Ne faut-il pas finalement permettre au religieux de siéger au sein de la société, pour apporter ce qu’il a à offrir ? Son absence tourne à l’apocalypse, l’histoire du XXe siècle nous l’a démontré.
À l’heure où le désespoir se généralise, où l’absence de sens est patente pour beaucoup, souvent inconsciemment, l’enjeu semble être celui de la rencontre en vérité, rappelée par le pape. Ses déclinaisons en sont multiples, auprès des migrants, certes, et plus encore auprès de nos voisins souffrants, ceux que l’on croise sur les ronds-points – pour ceux qui ont encore la force de se révolter – ou dans les dépendances addictives – pour ceux qui sont déjà soumis. Ces œuvres de miséricorde devront être les guides de lecture de toutes les réflexions à venir. Sans elles, le travail de désincarnation ou de déconstruction des intellectuels se poursuivra inévitablement.

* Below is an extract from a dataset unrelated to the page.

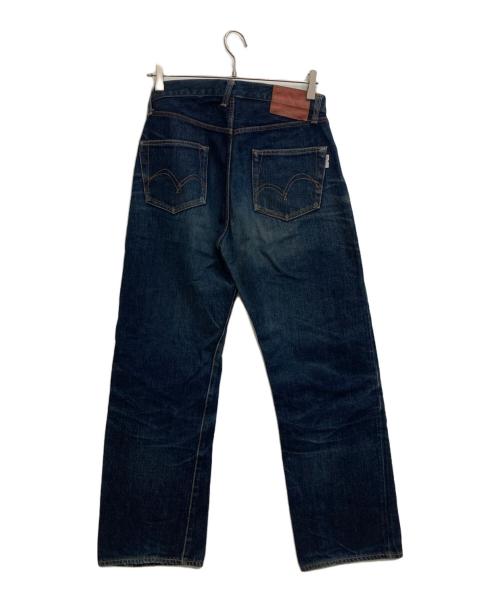 STUDIO D'ARTISAN（ステュディオダルチザン）STUDIO D'ARTISAN (ステュディオダルチザン) デニムパンツ インディゴ サイズ:	SIZE 73.5cm (W29)の古着・服飾アイテム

Le conservatisme qui vise à préserver l’essentiel ne sera efficient qu’au chevet des pauvres. Sinon il conservera – tel un musée – des moments du passé sans permettre leur appropriation par la multitude. Et le conservatisme sera alors celui des « choses mortes », selon les propres mots de Benoît XVI. Le pape poursuivait : « Cette actualisation permanente de la présence active de Jésus Seigneur dans son peuple… est ce que l’on entend au sens théologique avec le terme Tradition… : la présence efficace du Seigneur Jésus, crucifié et ressuscité » (2).
« Le 26 juillet 2016, lorsque le père Jacques, après avoir célébré l’eucharistie, vit s’avancer vers lui ses bourreaux, ses derniers mots furent ceux de l’Évangile du jour, qu’il venait de lire : Vade retro Satanas, “pars Satan”. Ils n’étaient pas adressés aux deux possédés venus l’égorger au nom du Très-Haut. Mais à son pseudo, le Diviseur, l’Homicide, l’Adversaire depuis l’origine. L’Ennemi », conclut Jean-François Colosimo.

Eric Mestrallet

Éric Mestrallet est président de Espérance Banlieues.
(1) Pape François, homélie de L’Épiphanie 2019.
(2) Benoît XVI, audience du 26 avril 2006.